Extracted text -
-------------------------

Plants require certain essential nutrients for normal functioning and growth. Nutrient levels outside the amount required for normal functioning and growth may cause overall crop growth and health to decline due to either a deficiency or a toxicity. Nutrient deficiency occurs when an essential nutrient is not available in sufficient quantity to meet the requirements of a growing plant. Toxicity occurs when a nutrient is in excess of plant needs and decreases plant growth or quality.
Plant nutrients are divided into two categories: macronutrients, which are consumed in larger quantities and may be present in plant tissue in quantities from about 0.2% to about 4.0% by dry matter weight; and micronutrients, which are consumed in smaller quantities and may range from about 5 parts per million (ppm) to about 200 ppm or less than about 0.2% dry weight. Macronutrients include carbon, hydrogen, oxygen, phosphorus, potassium, nitrogen, sulfur, calcium, magnesium, and silicon. Micronutrients include iron, molybdenum, boron, copper, manganese, sodium, zinc, nickel, chlorine, selenium, vanadium and cobalt.
There are three fundamental ways plants uptake nutrients through the root: (1) simple diffusion, where a nonpolar molecule, such as, for example, O2, CO2, and NH3 that follow a concentration gradient, can passively move through the lipid bilayer membrane without the use of transport proteins; (2) facilitated diffusion, where the rapid movement of solutes or ions following a concentration gradient is facilitated by transport proteins; and (3) active transport, in which the active transport of ions or molecules against a concentration gradient requires an energy source, usually ATP, to pump the ions or molecules through the membrane.
However, not all plant nutrients are equally mobile. For example, boron is generally considered to be phloem immobile or to have only limited phloem mobility in higher plants. The mobility of boron from outside the plant cell to inside the plant cell typically involves mediation by a boron polyol complex. Polyol compounds, however, may not be present sufficiently or may be totally absent in higher plants. Thus, in most commercial field crops and horticultural crops (which lack polyol), boron's mobility is restricted and boron fertilization is limited. Thus, there is a need for a more mobile and efficient nutrient fertilization method in plants.

-------------------------

Dataset extract -

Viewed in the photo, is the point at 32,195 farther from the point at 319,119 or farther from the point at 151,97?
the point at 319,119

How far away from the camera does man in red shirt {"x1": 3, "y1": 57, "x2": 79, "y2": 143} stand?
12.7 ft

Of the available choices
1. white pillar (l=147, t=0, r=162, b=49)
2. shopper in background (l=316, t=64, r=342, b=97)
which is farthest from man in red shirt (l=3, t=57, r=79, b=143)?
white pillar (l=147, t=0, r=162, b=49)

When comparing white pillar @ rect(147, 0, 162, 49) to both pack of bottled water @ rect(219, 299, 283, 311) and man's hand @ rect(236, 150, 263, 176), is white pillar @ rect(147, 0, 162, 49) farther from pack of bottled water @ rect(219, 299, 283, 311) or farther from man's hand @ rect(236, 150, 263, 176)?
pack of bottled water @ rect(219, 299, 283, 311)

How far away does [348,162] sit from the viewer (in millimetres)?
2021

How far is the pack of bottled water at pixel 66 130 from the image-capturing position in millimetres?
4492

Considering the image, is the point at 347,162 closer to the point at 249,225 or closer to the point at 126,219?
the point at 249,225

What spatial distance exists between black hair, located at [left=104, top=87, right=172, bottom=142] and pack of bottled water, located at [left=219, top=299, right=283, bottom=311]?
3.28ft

-------------------------

Exercise goal - Name the fundamental ways plants take up nutrients through the root, as given in the plant nutrient text. The rows have nothing to do with the plant nutrient text.

Solution to the exercise - Simple diffusion, facilitated diffusion, and active transport.